The last post in this blog identified some tips for providing ABA (applied behavior analysis) to adolescents and older children. This post will provide more tips on this topic, as well.

When working with younger children, it can be somewhat easier to take data particularly when doing discrete trial teaching when the child is sitting at a desk near the behavior technician. However, when working with adolescents taking data may be a little more challenging especially during more non-structured and interactive tasks.

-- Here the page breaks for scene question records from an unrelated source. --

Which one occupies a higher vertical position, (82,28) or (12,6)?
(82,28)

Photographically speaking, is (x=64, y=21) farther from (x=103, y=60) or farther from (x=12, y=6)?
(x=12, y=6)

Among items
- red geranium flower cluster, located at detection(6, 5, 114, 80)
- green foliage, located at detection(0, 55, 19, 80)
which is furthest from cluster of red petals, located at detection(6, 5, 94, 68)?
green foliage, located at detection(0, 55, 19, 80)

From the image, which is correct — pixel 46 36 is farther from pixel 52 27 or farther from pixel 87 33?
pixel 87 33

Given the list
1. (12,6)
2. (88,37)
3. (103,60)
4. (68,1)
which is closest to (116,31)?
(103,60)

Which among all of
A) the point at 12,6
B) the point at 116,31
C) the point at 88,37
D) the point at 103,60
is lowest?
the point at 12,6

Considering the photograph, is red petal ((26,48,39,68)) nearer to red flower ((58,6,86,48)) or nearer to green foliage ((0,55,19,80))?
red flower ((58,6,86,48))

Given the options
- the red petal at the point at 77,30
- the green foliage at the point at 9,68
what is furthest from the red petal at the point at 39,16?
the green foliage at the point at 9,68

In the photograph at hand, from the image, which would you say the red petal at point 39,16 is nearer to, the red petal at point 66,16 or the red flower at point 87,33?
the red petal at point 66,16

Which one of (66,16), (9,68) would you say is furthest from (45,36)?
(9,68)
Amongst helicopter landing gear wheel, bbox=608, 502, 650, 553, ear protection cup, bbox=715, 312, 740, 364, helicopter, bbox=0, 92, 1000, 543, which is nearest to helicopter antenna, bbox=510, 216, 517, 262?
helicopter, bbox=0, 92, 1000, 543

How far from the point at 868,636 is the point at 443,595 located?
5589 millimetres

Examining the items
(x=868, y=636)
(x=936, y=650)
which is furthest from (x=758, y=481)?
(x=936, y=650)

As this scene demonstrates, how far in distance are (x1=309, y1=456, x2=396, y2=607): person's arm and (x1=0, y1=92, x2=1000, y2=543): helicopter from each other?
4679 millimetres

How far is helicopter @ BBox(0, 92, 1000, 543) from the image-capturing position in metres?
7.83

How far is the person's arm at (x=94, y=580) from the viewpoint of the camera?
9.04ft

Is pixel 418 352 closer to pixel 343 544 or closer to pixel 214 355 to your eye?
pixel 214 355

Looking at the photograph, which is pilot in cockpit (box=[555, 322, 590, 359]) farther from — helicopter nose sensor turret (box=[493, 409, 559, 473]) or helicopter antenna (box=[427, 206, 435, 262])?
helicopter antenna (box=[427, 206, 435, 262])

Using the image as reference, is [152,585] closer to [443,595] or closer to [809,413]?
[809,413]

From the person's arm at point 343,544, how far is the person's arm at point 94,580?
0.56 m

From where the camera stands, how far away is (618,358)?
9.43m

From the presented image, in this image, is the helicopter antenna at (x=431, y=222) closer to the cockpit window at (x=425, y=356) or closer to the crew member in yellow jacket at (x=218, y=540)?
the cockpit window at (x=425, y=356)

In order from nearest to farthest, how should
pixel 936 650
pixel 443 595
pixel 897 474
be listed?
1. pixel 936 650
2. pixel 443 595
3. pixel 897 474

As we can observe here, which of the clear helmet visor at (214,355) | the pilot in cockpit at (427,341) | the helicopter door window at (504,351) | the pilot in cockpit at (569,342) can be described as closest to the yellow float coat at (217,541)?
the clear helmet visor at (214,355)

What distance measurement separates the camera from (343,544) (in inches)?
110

Here are some examples of how behavior technicians can take data when providing ABA with adolescents as recommended by Woodward:

  • Interval Recording (Whole or Partial Interval)
  • Time Sampling (momentary)
  • Frequency
  • Trial Data

Some program goals could include:

  • Self-care
  • Functional routines
  • Communication skills
  • Self-management
  • Skills to improve behaviors and meet expectations at school
  • Vocational skills/Job skills
    • This link appears to have some useful information for teaching job skills.
  • Relationship skills
  • Daily living skills
  • Anything to help improve success in adulthood/transitioning into adulthood
  • Social Skills

Behaviors of the behavior technician should include:

  • Creativity
  • Flexibility
  • Focus on rapport building
  • Taking accurate and sufficient data
  • Remaining consistent with ABA principles
  • Individualizing services to meet the preferences and needs of the client


Reference: Woodward, M. ABA with Teens & Adolescents.